» WHAT TO DO
An exact copy of the data is needed, but without any of its images.

(Saved entries)
--------------------------------
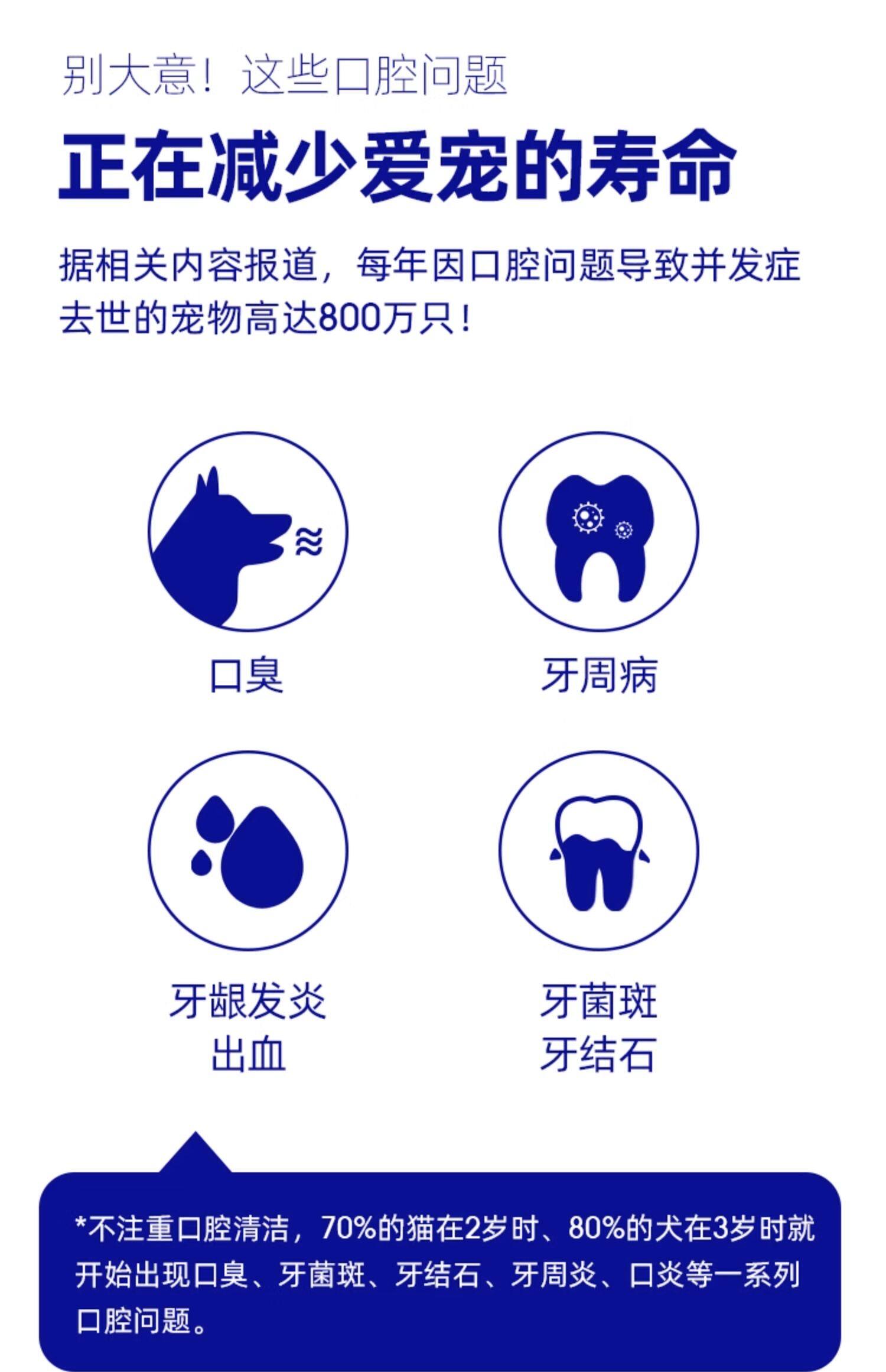 别大意！这些口腔问题

正在减少爱宠的寿命

据相关内容报道，每年因口腔问题导致并发症去世的宠物高达800万只！

口臭

牙周病

牙龈发炎
出血

牙菌斑
牙结石

*不注重口腔清洁，70%的猫在2岁时、80%的犬在3岁时就开始出现口臭、牙菌斑、牙结石、牙周炎、口炎等一系列口腔问题。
--------------------------------
» THE COMPLETED TASK
 别大意！这些口腔问题

正在减少爱宠的寿命

据相关内容报道，每年因口腔问题导致并发症去世的宠物高达800万只！

口臭

牙周病

牙龈发炎
出血

牙菌斑
牙结石

*不注重口腔清洁，70%的猫在2岁时、80%的犬在3岁时就开始出现口臭、牙菌斑、牙结石、牙周炎、口炎等一系列口腔问题。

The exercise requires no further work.